Enter the Big Agnes sleep system. If you haven’t heard about this, it’s basically a sleeve in the bottom of BA sleeping bags that your mattress fits into. Using the right size mattress creates a snug fit, and ensures that you cannot roll off the mattress in the night. Smart. BA also removes the down from the bottom side of the bag, reasoning that you crush this with your body anyway, so it doesn’t insulate. With a pad with a decent R value, you can stay warm without any underside insulation. I purchased both a bag and a pad from them. The bag is the Big Agnes Mystic SL 15, and the pad is the BA Q-Core SL, although it looks like this has now been replaced with a newer model, the Q-Core SLX (ooooooo, fancy).
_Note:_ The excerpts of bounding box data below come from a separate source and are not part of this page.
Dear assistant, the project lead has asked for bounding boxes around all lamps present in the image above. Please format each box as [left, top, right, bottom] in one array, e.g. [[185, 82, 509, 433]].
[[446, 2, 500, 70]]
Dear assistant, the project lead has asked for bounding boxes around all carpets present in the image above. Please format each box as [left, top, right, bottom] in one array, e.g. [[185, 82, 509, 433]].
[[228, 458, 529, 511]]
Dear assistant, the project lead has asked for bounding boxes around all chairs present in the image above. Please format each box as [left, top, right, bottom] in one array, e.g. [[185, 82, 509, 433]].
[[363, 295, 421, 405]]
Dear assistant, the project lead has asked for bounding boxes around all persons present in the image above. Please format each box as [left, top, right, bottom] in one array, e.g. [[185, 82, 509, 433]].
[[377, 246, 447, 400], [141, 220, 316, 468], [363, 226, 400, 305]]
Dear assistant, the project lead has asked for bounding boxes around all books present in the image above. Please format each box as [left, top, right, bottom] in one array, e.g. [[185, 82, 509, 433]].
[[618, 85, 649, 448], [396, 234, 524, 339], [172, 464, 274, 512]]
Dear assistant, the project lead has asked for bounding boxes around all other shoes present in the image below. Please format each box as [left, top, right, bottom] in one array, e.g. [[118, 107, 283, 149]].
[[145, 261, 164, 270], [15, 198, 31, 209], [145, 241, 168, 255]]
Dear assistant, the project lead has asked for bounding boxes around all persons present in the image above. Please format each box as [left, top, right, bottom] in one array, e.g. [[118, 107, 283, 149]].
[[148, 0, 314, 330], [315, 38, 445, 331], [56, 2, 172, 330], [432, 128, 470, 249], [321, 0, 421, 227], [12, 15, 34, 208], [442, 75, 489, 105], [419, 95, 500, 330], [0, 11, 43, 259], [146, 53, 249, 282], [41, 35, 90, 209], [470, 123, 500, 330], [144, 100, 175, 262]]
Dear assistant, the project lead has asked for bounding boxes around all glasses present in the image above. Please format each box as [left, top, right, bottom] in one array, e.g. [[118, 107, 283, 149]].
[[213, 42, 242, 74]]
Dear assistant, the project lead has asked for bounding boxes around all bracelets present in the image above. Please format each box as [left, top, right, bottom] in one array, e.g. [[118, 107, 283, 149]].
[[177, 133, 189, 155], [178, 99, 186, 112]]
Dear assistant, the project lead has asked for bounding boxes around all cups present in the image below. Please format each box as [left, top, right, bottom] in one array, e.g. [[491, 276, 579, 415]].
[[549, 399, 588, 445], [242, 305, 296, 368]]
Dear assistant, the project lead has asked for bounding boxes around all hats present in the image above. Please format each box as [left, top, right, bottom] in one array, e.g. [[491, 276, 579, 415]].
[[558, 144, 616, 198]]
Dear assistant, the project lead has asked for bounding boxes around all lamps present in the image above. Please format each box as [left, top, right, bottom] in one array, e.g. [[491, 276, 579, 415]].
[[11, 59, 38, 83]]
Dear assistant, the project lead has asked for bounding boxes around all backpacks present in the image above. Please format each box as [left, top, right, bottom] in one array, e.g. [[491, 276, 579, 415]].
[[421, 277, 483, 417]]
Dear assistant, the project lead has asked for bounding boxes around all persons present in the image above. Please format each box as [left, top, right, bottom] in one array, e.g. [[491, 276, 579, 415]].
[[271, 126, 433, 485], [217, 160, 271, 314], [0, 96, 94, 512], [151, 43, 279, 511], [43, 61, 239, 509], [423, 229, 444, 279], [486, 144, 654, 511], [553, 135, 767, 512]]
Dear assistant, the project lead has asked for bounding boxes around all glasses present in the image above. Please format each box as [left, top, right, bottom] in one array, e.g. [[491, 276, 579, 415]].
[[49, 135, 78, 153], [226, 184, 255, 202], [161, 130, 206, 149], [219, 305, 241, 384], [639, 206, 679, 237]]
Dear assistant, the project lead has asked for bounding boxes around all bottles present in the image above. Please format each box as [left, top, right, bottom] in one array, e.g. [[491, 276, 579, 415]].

With this bag I have something that is warm to low temperatures (although BA’s bag ratings are notoriously incorrect), yet cut wide enough in the foot box to allow me to move around comfortably at night without waking up. The mattress provides an R value of 4.5 and comes in at a weight of 483g for the medium rectangular pad. At 3.5” thick, it will keep even heavier side sleeper off the ground. While it is a bit heavier and bulkier when packed than the NeoAir XLite, it is made of more durable material (both are ripstop nylon but the BA is noticeably thicker). I have used this for about fifteen nights in total now and it has been incredible. Best sleep I think I’ve had in camp since I was a child and could fall asleep anywhere. The combination of a larger cut sleeping bag, and the thick mattress that I can’t slide off of in the night has made a world of difference. Add to this that the Big Agnes Q-Core SL has yet to have any leaking issues make this the hands down winner for me. I’m happy to take a slight weight and size penalty for the comfort this system gives me. Since I mostly do cycle touring and camping, the weight is not on my back and so doesn’t factor as much into my decision making process as it might if I were schlepping it all around on my shoulders.

Big Agnes Q-Core SL
Pros
Thick and comfortable
More durable than other air mattresses (in my experience)
Attaches to BA sleeping bag

Cons
Not the lightest or smallest when packed
Needs a fair amount of breathes to inflate

Buy it if you need a comfortable mattress and don’t mind a slight weight penalty.
Look elsewhere if weight is your most important priority.